PWM → Voltage Calculator

Before dedicated DAC ICs became cheap in the mid-1980s, designers routinely used PWM-plus-RC-filter as a low-cost voltage-output DAC. The technique appeared in analog synthesizers of the 1970s (control voltage generation from digital sequencers), in early industrial controllers (Eurotherm's digital temperature controllers drove analog thyristor gates via PWM), and throughout the Apple II / BBC Micro ecosystems where a single GPIO and two passive components became an analog output.

The key trade-off is always the same: higher PWM frequency lowers ripple, but MCU timer resolution limits how fine the duty cycle can be at high frequencies. An 8-bit PWM at 100 kHz has only 10 ns per LSB, limiting you to a 16-MHz timer clock ceiling. 10-bit PWM needs ~40 ns per step, 12-bit needs ~160 ns. Most modern MCUs include dedicated PWM peripherals with 10-16 bit resolution and MHz-range operation via timer clock scaling.

For audio-grade performance, oversampled PWM (class-D amplifiers) uses feedback to shape the noise spectrum so ripple falls out-of-band. Single-chip Class-D amps like the TPA3116 implement full PWM + LC filter + feedback in a TSSOP package, delivering 50 W at 90% efficiency from a 24 V supply.

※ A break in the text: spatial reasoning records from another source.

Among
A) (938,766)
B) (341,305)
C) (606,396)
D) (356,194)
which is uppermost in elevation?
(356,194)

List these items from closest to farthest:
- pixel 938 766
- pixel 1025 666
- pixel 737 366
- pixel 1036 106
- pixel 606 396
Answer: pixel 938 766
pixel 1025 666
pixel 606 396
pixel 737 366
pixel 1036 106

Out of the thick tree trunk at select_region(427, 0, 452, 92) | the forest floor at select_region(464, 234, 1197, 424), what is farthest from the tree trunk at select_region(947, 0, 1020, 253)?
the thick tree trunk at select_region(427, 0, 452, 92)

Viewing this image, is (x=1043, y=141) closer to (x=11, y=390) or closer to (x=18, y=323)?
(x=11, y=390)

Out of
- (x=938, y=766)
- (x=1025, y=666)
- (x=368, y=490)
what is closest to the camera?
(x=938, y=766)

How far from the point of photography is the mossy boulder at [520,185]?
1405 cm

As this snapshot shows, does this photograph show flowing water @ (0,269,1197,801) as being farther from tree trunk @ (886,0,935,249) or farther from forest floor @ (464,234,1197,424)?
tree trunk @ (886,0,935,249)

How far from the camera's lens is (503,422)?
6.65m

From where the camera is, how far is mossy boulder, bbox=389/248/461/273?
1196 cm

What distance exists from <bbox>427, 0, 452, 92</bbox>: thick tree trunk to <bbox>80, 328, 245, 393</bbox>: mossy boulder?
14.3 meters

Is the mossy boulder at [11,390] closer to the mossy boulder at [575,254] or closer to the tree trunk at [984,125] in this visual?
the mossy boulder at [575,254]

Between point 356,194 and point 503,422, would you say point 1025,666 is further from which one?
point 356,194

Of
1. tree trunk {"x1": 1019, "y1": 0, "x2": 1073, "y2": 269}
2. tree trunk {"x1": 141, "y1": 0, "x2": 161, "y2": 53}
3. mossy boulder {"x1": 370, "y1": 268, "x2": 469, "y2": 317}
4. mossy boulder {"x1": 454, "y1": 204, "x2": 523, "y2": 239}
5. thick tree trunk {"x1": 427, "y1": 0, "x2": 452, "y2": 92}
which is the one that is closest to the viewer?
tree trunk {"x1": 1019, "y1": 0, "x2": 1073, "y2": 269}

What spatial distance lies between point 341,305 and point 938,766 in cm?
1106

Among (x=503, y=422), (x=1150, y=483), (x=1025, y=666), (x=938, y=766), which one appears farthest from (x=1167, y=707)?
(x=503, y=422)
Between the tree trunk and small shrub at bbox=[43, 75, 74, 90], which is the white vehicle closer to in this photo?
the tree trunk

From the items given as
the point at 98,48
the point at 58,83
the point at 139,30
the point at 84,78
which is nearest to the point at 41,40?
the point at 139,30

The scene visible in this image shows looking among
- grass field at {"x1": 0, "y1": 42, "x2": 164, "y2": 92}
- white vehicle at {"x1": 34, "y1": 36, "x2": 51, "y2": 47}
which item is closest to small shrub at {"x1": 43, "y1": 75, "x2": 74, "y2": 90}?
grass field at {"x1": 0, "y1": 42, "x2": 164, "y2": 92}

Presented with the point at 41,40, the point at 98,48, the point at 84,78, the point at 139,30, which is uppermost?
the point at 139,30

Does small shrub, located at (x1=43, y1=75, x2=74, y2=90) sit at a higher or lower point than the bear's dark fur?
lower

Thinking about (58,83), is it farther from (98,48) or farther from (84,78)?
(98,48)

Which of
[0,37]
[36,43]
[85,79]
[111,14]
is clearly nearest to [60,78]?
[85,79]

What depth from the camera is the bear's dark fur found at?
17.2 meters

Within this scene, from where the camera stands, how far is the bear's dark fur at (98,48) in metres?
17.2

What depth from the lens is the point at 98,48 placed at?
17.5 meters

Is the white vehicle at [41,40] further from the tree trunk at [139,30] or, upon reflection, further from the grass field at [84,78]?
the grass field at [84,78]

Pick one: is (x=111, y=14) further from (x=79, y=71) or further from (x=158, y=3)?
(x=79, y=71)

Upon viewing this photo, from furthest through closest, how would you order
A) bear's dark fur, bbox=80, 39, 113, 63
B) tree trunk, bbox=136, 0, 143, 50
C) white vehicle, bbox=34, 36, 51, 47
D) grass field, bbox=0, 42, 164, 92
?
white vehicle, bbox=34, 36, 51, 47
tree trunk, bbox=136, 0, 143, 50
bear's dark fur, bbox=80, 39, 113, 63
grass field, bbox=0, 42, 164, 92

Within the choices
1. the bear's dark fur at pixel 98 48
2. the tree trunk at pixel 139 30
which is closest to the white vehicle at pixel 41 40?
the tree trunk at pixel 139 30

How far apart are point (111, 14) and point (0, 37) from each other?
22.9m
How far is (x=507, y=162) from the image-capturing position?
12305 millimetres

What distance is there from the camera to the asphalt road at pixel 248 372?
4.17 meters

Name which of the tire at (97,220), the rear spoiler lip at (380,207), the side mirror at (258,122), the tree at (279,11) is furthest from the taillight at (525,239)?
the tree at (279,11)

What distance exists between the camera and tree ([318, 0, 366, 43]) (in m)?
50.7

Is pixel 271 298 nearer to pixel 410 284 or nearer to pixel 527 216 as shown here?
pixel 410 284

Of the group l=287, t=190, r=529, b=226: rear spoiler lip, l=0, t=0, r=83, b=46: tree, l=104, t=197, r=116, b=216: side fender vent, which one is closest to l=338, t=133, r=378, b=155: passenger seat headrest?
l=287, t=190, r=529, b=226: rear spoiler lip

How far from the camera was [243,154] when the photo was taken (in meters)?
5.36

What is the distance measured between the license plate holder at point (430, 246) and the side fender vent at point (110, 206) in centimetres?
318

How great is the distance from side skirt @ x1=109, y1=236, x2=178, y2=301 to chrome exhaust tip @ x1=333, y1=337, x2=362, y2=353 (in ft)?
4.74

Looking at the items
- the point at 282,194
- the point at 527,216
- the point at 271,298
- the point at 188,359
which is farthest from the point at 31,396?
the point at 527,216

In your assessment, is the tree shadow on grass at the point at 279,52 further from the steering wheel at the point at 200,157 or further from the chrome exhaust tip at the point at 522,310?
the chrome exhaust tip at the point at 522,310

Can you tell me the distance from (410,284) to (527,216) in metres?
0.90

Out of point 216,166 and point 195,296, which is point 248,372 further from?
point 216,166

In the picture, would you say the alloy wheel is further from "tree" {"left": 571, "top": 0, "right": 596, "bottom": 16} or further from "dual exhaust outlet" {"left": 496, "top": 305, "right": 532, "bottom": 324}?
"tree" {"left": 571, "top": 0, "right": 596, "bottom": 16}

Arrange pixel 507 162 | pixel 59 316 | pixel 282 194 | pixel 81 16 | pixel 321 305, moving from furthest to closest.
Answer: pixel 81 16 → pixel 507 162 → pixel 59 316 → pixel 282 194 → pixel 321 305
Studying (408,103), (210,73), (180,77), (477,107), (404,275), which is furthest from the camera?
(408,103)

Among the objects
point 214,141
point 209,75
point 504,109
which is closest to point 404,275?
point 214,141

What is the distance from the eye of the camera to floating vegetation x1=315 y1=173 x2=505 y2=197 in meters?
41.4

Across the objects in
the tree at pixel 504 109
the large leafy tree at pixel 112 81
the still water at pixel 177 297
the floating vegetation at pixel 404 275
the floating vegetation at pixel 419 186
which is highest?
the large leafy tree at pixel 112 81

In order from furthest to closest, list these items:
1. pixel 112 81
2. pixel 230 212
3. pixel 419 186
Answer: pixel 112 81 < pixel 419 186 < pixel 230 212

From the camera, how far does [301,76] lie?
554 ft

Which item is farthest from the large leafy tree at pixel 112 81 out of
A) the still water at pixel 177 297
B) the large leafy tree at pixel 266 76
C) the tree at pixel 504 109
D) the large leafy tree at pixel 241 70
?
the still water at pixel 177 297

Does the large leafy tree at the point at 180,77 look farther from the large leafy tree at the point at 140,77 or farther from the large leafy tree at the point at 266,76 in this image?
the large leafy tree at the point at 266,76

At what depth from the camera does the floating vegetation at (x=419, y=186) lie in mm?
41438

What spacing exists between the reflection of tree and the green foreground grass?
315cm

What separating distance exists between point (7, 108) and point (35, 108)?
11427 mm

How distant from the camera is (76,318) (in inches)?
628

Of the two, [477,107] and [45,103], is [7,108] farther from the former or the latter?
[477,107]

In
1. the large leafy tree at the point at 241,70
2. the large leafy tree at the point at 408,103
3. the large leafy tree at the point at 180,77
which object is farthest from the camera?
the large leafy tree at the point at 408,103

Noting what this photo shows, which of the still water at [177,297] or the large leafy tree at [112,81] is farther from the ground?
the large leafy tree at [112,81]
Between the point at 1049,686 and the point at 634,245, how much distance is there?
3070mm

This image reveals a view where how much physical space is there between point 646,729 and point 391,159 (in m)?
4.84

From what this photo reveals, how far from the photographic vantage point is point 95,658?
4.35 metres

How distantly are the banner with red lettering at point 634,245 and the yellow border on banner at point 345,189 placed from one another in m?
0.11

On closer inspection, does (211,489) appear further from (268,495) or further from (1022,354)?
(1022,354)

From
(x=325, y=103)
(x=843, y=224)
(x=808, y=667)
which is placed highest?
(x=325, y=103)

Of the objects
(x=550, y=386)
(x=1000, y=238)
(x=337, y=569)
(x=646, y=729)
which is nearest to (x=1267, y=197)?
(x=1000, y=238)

Enter Vcc (PWM high level), duty cycle (0-1), PWM frequency, and filter R and C. The tool returns average output voltage Vcc × D (the DC component), peak-to-peak ripple Vcc·D·(1-D)·T/(RC) (small-ripple approximation, valid when ripple < 5% of Vavg), RC time constant, and filter corner frequency 1/(2πRC).

Rule of thumb: place the RC corner 10-100× below the PWM frequency so the filter achieves 20-40 dB attenuation at the fundamental. Worst-case ripple is at 50% duty. For higher-quality DACs, cascade two RC sections (second-order rolls off 40 dB/decade) or add an op-amp buffer to isolate the filter from load. Everything runs client-side; no values leave your browser.